Foetal Alcohol Syndrome


Foetal alcohol syndrome or foetal alcohol spectrum disorder (FASD) as it is now known, is a condition that arises when a woman drinks during pregnancy.  If a woman drinks during her pregnancy, there is a potential risk to the baby both mentally and physically.  

It is a completely avoidable condition, but doctors and scientists are unsure how much alcohol is safe during pregnancy, so not drinking at all is recommended.  But drinking large amounts of alcohol and binge drinking are more harmful than smaller amounts of alcohol. Therefore doctors currently consider there to be no “safe” level of drinking during pregnancy.

When a woman is pregnant, the baby receives nourishment from the mother’s bloodstream.  If the mother drinks, then the alcohol can also pass through her bloodstream, into the placenta and into the baby’s blood. The baby’s liver is one of the last organs that develops, so it doesn’t develop fully until the later stages of pregnancy. Because of this, the baby is not able to process the alcohol as well as the mother can.  

Alcohol is most harmful in the first three months of pregnancy, when it can cause birth abnormalities, premature labour, stillbirth and miscarriage. But it can also harm the baby throughout the pregnancy. It can have a number of effects upon the baby:

  1. It can damage the cells in the baby’s body that are responsible for growth. This means that the baby may have a smaller body size, and poor growth. The baby will also sometimes have deformed limbs. The child can also have a small jaw and head. There are also distinctive facial features, such as thin upper lip, small eyes that are set wide apart and a smooth philtrum. This is the ridge that runs from the top lip to the nose.
  2. The child may have problems with the heart, kidneys, liver and other organs.
  3. Sometimes the child may develop epilepsy.
  4. They may also have problems with sight and hearing.
  5. It can damage the connection between the nerves in the brain, which can cause delays in development.
  6. This makes the child more prone to learning disabilities. For example, the child may have problems with social skills, memory, thinking and speech.
  7. They can have behavioural problems. For example, they may develop ADHD or have behaviour similar to a child with autism. They can also have difficulties sleeping.
  8. They can be more prone to cerebral palsy, which is a problem in the brain area that is responsible for controlling movement and coordination.
  9. It can affect the baby’s development, particularly the brain and spinal cord.
  10. The baby is also more prone to other illnesses due to a weakened immune system.

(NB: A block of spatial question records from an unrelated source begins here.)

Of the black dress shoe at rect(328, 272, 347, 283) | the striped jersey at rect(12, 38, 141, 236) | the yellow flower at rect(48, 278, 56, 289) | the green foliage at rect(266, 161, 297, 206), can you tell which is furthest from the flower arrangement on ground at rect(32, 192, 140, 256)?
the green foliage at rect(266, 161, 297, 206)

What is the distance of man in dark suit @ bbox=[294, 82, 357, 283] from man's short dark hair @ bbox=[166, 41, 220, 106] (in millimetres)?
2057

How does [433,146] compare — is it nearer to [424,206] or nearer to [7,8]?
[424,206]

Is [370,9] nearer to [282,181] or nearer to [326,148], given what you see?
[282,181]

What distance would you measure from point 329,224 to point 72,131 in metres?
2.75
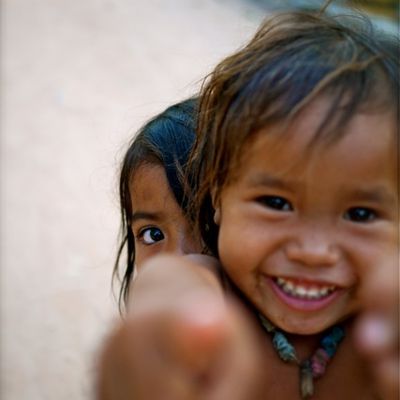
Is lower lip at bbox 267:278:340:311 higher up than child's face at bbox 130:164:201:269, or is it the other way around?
lower lip at bbox 267:278:340:311

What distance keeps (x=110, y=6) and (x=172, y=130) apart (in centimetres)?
574

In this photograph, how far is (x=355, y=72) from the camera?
3.01ft

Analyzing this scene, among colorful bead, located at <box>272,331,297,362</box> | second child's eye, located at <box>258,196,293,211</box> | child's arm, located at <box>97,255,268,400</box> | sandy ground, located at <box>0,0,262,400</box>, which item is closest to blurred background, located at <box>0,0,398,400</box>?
sandy ground, located at <box>0,0,262,400</box>

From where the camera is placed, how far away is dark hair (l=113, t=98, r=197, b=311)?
1.36 metres

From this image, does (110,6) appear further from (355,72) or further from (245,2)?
(355,72)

The severity of the symptoms will vary. In some they will be mild, whilst in other children they can be quite severe. The child will need early diagnosis and support to deal with issues later in their life. Because of the problems associated with their condition, there can be a risk that they may:

  •     Misuse alcohol and drugs.
  •     Develop mental health problems.
  •     Be expelled from school.

They may also find it hard to get a job and live independently as an adult. Unfortunately, the brain damage is irreversible, so it is important that the child receives early assessment and support.